» **Task directions**
In the entries below, find the line with "cays lock - back", then set it down exactly along with each line after it to the end, skipping any pictures.

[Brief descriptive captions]
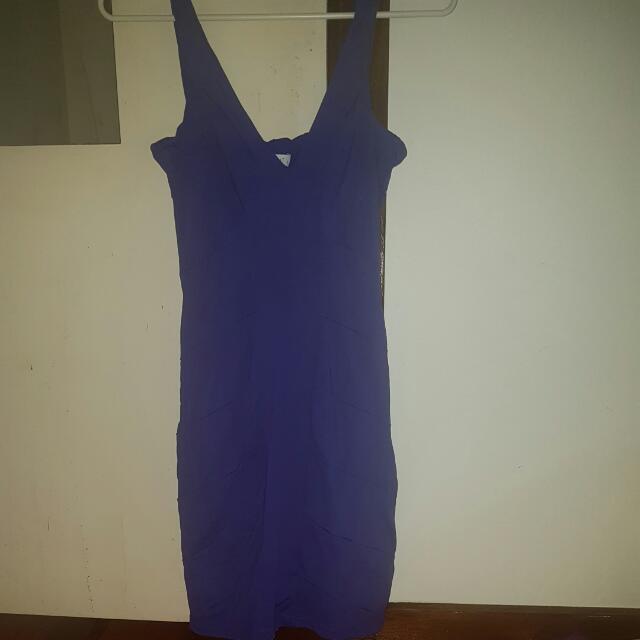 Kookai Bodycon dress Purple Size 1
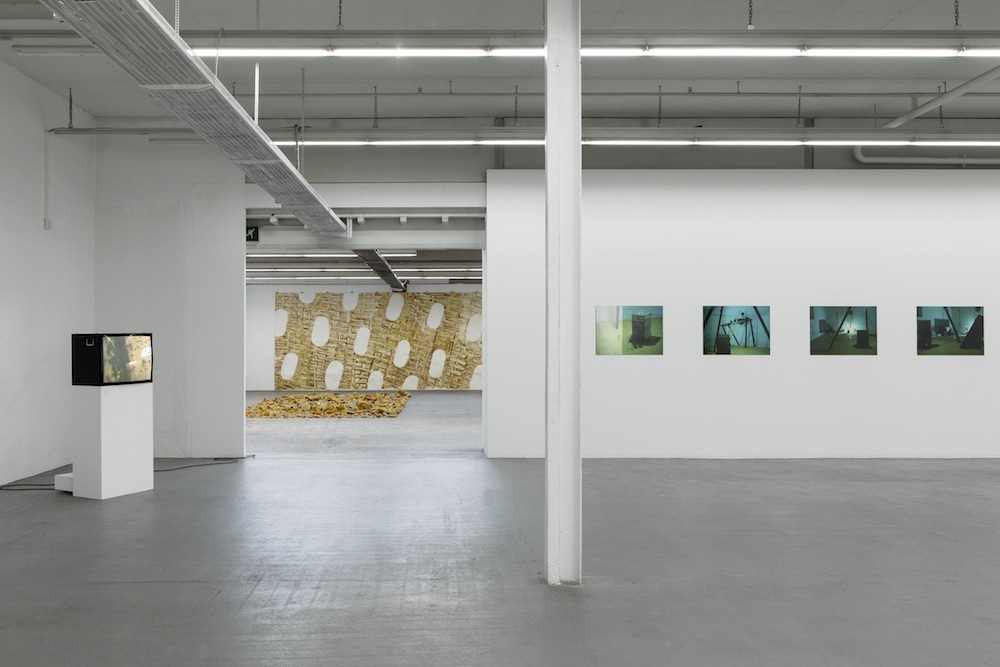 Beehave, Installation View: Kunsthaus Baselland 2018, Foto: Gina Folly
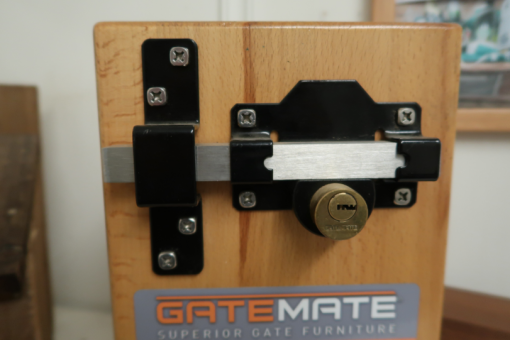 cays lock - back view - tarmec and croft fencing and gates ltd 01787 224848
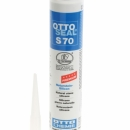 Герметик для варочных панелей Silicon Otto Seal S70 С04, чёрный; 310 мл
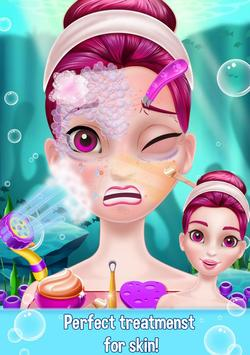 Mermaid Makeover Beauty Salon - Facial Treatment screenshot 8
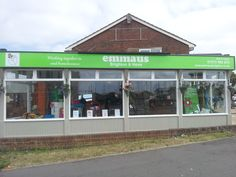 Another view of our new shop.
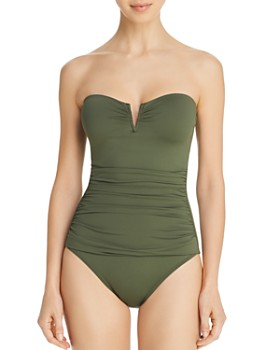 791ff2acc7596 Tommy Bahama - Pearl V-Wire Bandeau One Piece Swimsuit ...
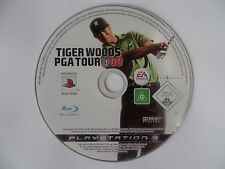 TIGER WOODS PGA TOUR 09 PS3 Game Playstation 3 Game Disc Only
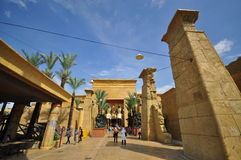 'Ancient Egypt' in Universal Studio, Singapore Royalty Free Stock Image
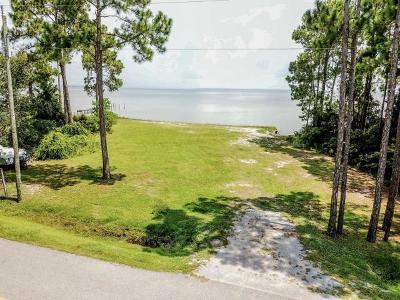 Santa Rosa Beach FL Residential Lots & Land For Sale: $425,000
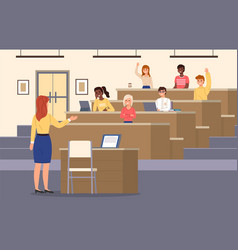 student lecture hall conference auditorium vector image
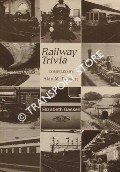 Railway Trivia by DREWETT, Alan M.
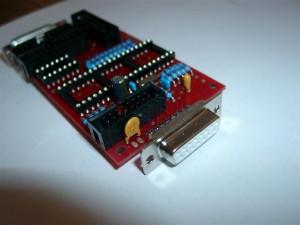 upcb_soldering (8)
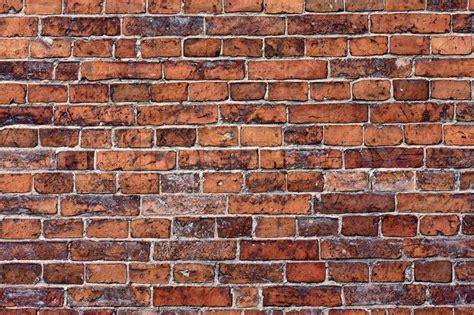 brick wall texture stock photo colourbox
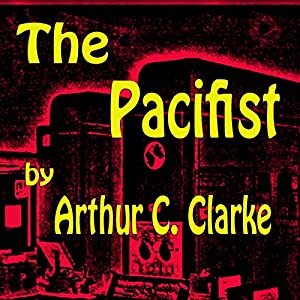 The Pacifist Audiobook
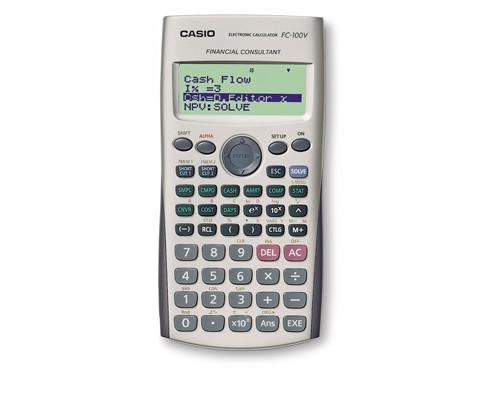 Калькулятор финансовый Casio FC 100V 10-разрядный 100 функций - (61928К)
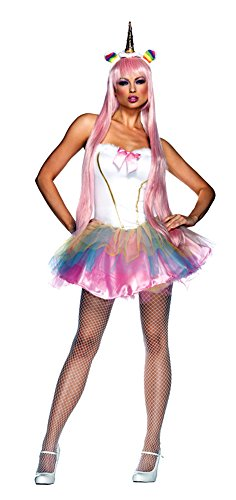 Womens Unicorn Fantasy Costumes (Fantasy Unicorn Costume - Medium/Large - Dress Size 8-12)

» **Written solution**
 cays lock - back view - tarmec and croft fencing and gates ltd 01787 224848
 Герметик для варочных панелей Silicon Otto Seal S70 С04, чёрный; 310 мл
 Mermaid Makeover Beauty Salon - Facial Treatment screenshot 8
 Another view of our new shop.
 791ff2acc7596 Tommy Bahama - Pearl V-Wire Bandeau One Piece Swimsuit ...
 TIGER WOODS PGA TOUR 09 PS3 Game Playstation 3 Game Disc Only
 'Ancient Egypt' in Universal Studio, Singapore Royalty Free Stock Image
 Santa Rosa Beach FL Residential Lots & Land For Sale: $425,000
 student lecture hall conference auditorium vector image
 Railway Trivia by DREWETT, Alan M.
 upcb_soldering (8)
 brick wall texture stock photo colourbox
 The Pacifist Audiobook
 Калькулятор финансовый Casio FC 100V 10-разрядный 100 функций - (61928К)
 Womens Unicorn Fantasy Costumes (Fantasy Unicorn Costume - Medium/Large - Dress Size 8-12)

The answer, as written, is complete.